Obwohl das Fladenbrot, das zur Vorspeise gereicht wird, längst nicht so aufregend ist wie die Aubergine, können wir damit zumindest die letzten Reste der feinen Sauce auftunken.
Die zweite Vorspeise, Bolani mit Lauch und Kartoffelfüllung, hat uns Jennifer empfohlen. Laut der Gastgeberin gehören die frisch gebackenen Teigtaschen mit Gemüsefüllung ebenfalls zu den Klassikern der afghanischen Küche. Nachdem wir das hübsch drapierte Gericht bewundert haben, probieren wir gespannt: Der Teigfladen ist knusprig frittiert und die gut gewürzte Füllung macht ebenso viel Freude.
Obwohl das Bolani meiner Meinung nach nicht ganz an das wahrlich perfekte Auberginengericht rankommt, essen wir auch diesen Teller genüsslich leer. Mittlerweile ist das süsse Lokal übrigens bis auf den letzten Platz mit zufriedenen Gästen, und deren fröhliche Gespräche, gefüllt.
Herzhaft und herzlich
Nun werden die zwei Hauptspeisen serviert. Apropos Service: Wann immer Jennifer gerade alle Hände voll zu tun haben, greifen ihr die zwei aufmerksamen Sous-Chefs aus Afghanistan unter die Arme, und servieren die von ihnen zubereiteten Gerichte gleich selber. Das verleiht dem Lokal einen besonders authentischen und herzlichen Touch.

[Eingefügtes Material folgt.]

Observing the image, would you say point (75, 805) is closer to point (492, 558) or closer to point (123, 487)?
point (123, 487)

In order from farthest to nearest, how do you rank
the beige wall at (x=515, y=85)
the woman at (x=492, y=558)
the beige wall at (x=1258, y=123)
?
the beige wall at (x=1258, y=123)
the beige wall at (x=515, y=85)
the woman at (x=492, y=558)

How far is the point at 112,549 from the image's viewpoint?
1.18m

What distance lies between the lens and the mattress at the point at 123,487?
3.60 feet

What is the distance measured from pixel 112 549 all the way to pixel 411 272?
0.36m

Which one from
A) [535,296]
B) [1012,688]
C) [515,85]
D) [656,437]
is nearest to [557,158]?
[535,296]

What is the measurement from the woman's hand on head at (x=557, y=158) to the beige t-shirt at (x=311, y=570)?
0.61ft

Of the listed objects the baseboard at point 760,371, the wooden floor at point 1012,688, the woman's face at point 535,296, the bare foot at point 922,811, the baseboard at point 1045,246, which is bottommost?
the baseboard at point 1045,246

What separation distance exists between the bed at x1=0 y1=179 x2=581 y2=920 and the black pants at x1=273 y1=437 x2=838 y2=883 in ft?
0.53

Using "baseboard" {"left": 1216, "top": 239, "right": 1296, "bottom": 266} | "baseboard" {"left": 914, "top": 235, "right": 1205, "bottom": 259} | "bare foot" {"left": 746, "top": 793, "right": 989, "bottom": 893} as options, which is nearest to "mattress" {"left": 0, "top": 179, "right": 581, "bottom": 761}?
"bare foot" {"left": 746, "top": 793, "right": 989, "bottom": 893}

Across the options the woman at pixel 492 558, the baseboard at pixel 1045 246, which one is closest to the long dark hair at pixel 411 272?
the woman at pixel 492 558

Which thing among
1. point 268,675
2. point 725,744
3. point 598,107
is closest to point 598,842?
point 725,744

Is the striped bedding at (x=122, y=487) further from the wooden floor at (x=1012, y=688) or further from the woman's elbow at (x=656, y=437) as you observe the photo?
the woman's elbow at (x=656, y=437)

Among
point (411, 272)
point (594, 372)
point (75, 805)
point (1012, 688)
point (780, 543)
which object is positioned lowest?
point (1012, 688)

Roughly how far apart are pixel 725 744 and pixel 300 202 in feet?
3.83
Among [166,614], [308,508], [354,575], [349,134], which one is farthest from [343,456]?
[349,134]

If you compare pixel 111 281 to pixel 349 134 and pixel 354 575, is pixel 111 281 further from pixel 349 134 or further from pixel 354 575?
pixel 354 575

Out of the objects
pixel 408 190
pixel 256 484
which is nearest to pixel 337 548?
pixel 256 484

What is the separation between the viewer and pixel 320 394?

Vor uns entfaltet sich einmal mehr ein intensiv würziger, leicht erdiger Geschmack und auch was die Farben betrifft erkennt man bei der afghanischen Küche ein gewisses Motto: Sanfte Beige- bis Orangetöne, die von dem Knallrot der Granatäpfelkerne getoppt werden. Farblich perfekt abgestimmt, harmonieren die verschiedenen Komponenten vor allem aber auch geschmacklich unglaublich gut.
Bei mir sind das die Mantu, acht elegant gefaltete Teigtaschen mit einer Füllung aus Lauch und Kürbis. Sowohl der Teig, wie auch die darüber verteilten Linsen haben einen guten Biss. Dazu die cremige Füllung und das Sojajoghurt, und die Umami-Bombe ist gezündet. Für einmal bin ich nicht traurig, dass ich nicht alles mag, denn so kann ich die Resten davon nach Hause nehmen und dort auf ein Neues geniessen.
Die Portion des Mungbohnen-Risottos genannt Shola Gorbandi, für meine Kollegin ist ebenfalls äusserst grosszügig und schmeckt vorzüglich. Die afghanische Spezialität ist zudem eine wahre Nährstoffbombe: In der Schale sind Reiskörner, Mungbohnen und Kichererbsen vereint. Darüber das obligate Joghurt (bei ihr zwar nicht vegan aber hausgemacht!), Linsen, viel getrocknete Pfefferminze und Anar, Granatapfel. Einziger Kritikpunkt: Für meine Kollegin könnte der Risotto ruhig etwas rassiger sein – die Chillinote bemerkt man tatsächlich nur leicht im Abgang.
Beim Dessert ist noch Luft nach oben
Als wir beide unsere Doggy Bags bekommen, legt uns die Bedienung mit einem Zwinkern die kleine Dessertkarte auf den Tisch. Und da es für einen kleinen Dessert bekanntlich noch immer Platz gehabt hat, bestellen wir zum süssen Abschluss einmal die afghanische Panna Cotta und einmal die frische Feige, die über Nacht in Vieille Prune und Honig eingelegt worden ist.
Zwar sieht die Panna Cotta sehr hübsch aus, aber leider kann ihr Geschmack da nicht mithalten. Meine Kollegin hat Mühe, den Kardamom herauszuschmecken und findet das Dessert ziemlich nichtsaussagend. Das macht meine beschwipste Feige wett, die vor Goût nur so strotzt. Dafür hätte ich mir zum etwas verlorenen Früchten noch etwas cremiges zum Abrunden gewünscht. Vielleicht hätte man die zwei einzelnen Desserts sogar kombinieren können?
Ein Abschied auf Zeit
Allerspätestens jetzt sind wir beide satt und erfüllt mit ganz viel neuen Geschmackseindrücken, und verabschieden uns von dem herzlichen Gastgeberpaar, für hoffentlich nicht allzu lange. Denn Akram und seine Partnerin haben es echt verdient, bald in ihrem dauerhaften afghanischen Restaurant Gäste bewirten und bekochen zu können.
Dieser Beitrag macht Lust! Da möchte man sofort hingehen und die empfohlenen Gerichte versuchen. Sehr schön berichtet – und was für ein sympathisches Gastgeberpaar!
Oh, vielen Dank für das schöne Kompliment, liebe Gerda! Jaa, unbedingt bis Ende Woche hingehen oder am Wienachtsdorf besuchen 🙂 Es lohnt sich so fest!